Avant, après, moi, légal pas légal, je suis un pothead. Quand je fume mon bat le soir, les tics diminuent de facilement 50 %. J'ai pas trop tripé sur la Quétiapine, j'étais en train de virer plus fou que je l'étais. Je n'avais plus de sentiments. J'avais la plus petite dose, mais c'était capoté, tu deviens comme un genre de robot. Tu te câlisses de tout. Au début, ça faisait du bien d'arrêter le hamster, pis, à un moment donné, tu deviens frette: pas de hauts, pas de bas. Alors, j'ai arrêté ça.

As-tu essayé d'autres médicaments, l'alcool ou d'autres drogues pour essayer de calmer les symptômes?
C'est une roue qui tourne, hein? Plus tu es stressé, plus les symptômes ressortent. J'ai essayé le crack même pour calmer mes symptômes à un moment donné. Je venais de me séparer et j'ai rencontré une fille, assez toxico, pas mal sur la poudre.

Qu'est-ce que ça a donné?
J'avais presque rien pris comme dope au secondaire. Je me considérais même straight edge. Au cégep, en arts, je prenais une tasse en tabarnak par contre. Je fumais un peu de weed. T'sais, tu fumes du weed et tu fais une toile de huit pieds. Ça fait bohème.

Mais là , à la première puff de freebase, la douleur physique s'est arrêtée quasiment instantanément. Parce qu'avec la Tourette, j'ai mal au dos, aux vertèbres, je suis tout le temps pogné. Pis juste avec une puff, par magie, tout a relâché. Je n'avais jamais ressenti ça. Plus aucune douleur. Le crack, ça dure vraiment pas longtemps. Tu as un peak, pis après ça drop, alors tu en fais non-stop pour que ça revienne. Je me sentais bien physiquement, mais ça n'a pas pris de temps, quelques mois seulement, que je n'avais plus une crisse de cenne et que j'étais en train de menacer ma mère avec une chaise de cuisine pour qu'elle me donne du cash.

Comment as-tu fait pour arrêter?
J'étais conscient que c'était de la marde. Je me suis pogné une job dans un domaine que j'aimais, ma blonde et moi, on s'est dit qu'on se plaçait, qu'on arrêtait ça. À 26 ans, j'ai eu un kid. À 29 ans, je suis devenu prof d'arts plastiques au secondaire. Dans le fond, pendant deux, trois ans, tout ce que j'avais pas fait au secondaire, en étant straight edge, je l'ai fait.

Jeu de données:
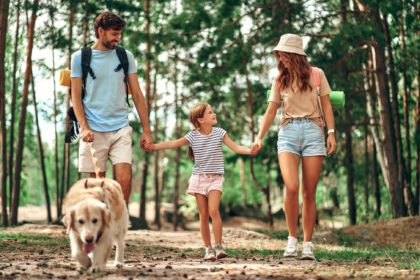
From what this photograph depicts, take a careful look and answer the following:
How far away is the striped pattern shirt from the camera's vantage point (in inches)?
370

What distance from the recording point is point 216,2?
72.9ft

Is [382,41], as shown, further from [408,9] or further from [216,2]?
[216,2]

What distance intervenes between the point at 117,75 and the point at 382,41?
39.6 feet

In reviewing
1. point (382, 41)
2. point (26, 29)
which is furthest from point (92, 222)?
point (26, 29)

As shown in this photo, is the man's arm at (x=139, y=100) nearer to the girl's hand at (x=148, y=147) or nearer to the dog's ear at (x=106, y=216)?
the girl's hand at (x=148, y=147)

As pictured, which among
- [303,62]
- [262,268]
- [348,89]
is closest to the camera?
[262,268]

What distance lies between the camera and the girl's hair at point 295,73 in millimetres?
9078

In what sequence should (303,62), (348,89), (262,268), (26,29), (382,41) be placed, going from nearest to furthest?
(262,268) < (303,62) < (382,41) < (348,89) < (26,29)

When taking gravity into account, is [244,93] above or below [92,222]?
above

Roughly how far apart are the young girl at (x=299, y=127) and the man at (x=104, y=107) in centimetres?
202

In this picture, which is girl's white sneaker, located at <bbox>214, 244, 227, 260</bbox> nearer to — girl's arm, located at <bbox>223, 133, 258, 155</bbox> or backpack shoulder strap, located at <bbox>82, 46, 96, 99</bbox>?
girl's arm, located at <bbox>223, 133, 258, 155</bbox>

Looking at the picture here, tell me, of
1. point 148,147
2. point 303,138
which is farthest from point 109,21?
point 303,138

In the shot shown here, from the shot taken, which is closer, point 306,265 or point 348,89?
point 306,265

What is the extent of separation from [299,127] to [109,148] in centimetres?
236
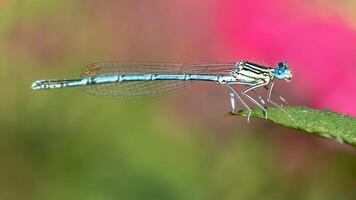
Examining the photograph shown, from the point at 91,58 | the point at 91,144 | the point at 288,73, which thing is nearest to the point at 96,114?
the point at 91,144

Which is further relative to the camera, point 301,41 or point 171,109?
point 171,109

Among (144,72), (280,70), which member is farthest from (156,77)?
(280,70)

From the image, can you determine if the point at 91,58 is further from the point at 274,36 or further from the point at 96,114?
the point at 274,36

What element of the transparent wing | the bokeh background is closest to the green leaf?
the bokeh background

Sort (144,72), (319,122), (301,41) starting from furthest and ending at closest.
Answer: (144,72) < (301,41) < (319,122)

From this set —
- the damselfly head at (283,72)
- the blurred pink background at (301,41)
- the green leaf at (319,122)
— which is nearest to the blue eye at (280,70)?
the damselfly head at (283,72)

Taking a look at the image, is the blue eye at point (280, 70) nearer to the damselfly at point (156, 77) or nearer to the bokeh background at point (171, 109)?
the damselfly at point (156, 77)

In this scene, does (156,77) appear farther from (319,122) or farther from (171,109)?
(319,122)
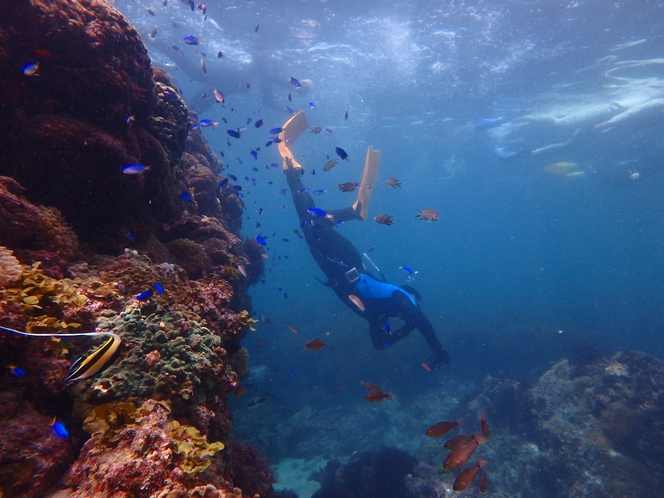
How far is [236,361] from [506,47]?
870 inches

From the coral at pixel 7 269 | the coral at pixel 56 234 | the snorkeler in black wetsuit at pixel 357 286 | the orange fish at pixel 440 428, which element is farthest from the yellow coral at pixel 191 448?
the snorkeler in black wetsuit at pixel 357 286

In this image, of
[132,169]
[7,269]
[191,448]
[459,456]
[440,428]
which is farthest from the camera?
[440,428]

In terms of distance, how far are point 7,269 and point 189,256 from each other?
3.35 metres

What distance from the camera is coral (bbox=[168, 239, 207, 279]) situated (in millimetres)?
5660

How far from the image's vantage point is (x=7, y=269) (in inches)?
94.4

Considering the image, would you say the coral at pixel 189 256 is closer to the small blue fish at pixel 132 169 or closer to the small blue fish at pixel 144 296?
the small blue fish at pixel 132 169

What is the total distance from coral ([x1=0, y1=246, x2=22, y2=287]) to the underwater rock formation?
13.5 m

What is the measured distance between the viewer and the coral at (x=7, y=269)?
233cm

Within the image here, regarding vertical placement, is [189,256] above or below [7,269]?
above

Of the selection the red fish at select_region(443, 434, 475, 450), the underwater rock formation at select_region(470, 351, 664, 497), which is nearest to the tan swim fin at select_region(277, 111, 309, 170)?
the red fish at select_region(443, 434, 475, 450)

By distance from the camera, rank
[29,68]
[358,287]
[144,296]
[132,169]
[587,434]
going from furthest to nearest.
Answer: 1. [358,287]
2. [587,434]
3. [132,169]
4. [29,68]
5. [144,296]

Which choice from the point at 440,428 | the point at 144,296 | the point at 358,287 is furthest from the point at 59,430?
the point at 358,287

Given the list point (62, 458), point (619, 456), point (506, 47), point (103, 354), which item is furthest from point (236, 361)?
point (506, 47)

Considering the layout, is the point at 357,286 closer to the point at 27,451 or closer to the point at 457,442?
the point at 457,442
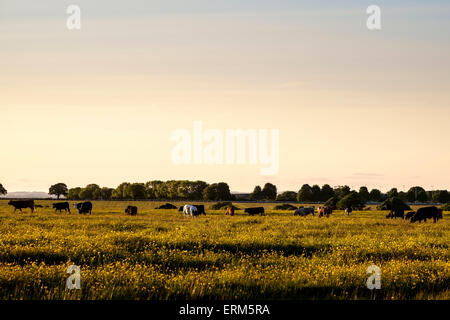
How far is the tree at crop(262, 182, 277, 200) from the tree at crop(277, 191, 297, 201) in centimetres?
520

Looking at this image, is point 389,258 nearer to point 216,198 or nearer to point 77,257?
point 77,257

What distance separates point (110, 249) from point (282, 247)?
719 centimetres

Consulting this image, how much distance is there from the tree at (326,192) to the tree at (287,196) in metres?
15.3

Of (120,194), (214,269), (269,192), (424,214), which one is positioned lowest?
(120,194)

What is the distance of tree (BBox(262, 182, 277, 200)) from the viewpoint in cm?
18562

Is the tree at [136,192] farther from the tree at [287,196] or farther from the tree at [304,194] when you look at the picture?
the tree at [304,194]

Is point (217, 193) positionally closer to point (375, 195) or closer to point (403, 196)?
point (375, 195)

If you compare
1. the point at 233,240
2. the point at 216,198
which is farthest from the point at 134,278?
the point at 216,198

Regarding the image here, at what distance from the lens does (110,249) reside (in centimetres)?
1645

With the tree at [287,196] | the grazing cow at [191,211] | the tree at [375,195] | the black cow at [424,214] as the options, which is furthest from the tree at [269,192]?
the black cow at [424,214]

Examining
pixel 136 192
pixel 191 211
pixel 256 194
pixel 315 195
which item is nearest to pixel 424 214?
pixel 191 211

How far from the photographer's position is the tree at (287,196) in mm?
174000

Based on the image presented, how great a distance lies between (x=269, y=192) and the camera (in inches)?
7367

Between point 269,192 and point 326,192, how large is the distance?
3320 centimetres
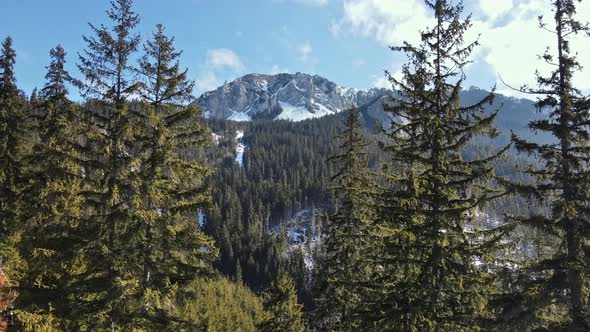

Complétez ce qui suit:
1. Dites si chaque affirmation concorde avec le texte, par oui ou non, en citant mot pour mot les mots décisifs du texte. (a) La personne interrogée a cessé de prendre la Quétiapine. (b) Au secondaire, la personne interrogée consommait beaucoup de drogue. (c) La personne interrogée est devenue prof d'arts plastiques à 26 ans.
2. Recopiez le passage du texte qui commence par « Avant, après, moi, légal » et se termine par « sur la poudre. ».

Réponses par point:
1.
(a) Oui : « Alors, j'ai arrêté ça. »
(b) Non : « J'avais presque rien pris comme dope au secondaire. »
(c) Non : « À 29 ans, je suis devenu prof d'arts plastiques au secondaire. »

2.
Avant, après, moi, légal pas légal, je suis un pothead. Quand je fume mon bat le soir, les tics diminuent de facilement 50 %. J'ai pas trop tripé sur la Quétiapine, j'étais en train de virer plus fou que je l'étais. Je n'avais plus de sentiments. J'avais la plus petite dose, mais c'était capoté, tu deviens comme un genre de robot. Tu te câlisses de tout. Au début, ça faisait du bien d'arrêter le hamster, pis, à un moment donné, tu deviens frette: pas de hauts, pas de bas. Alors, j'ai arrêté ça.

As-tu essayé d'autres médicaments, l'alcool ou d'autres drogues pour essayer de calmer les symptômes?
C'est une roue qui tourne, hein? Plus tu es stressé, plus les symptômes ressortent. J'ai essayé le crack même pour calmer mes symptômes à un moment donné. Je venais de me séparer et j'ai rencontré une fille, assez toxico, pas mal sur la poudre.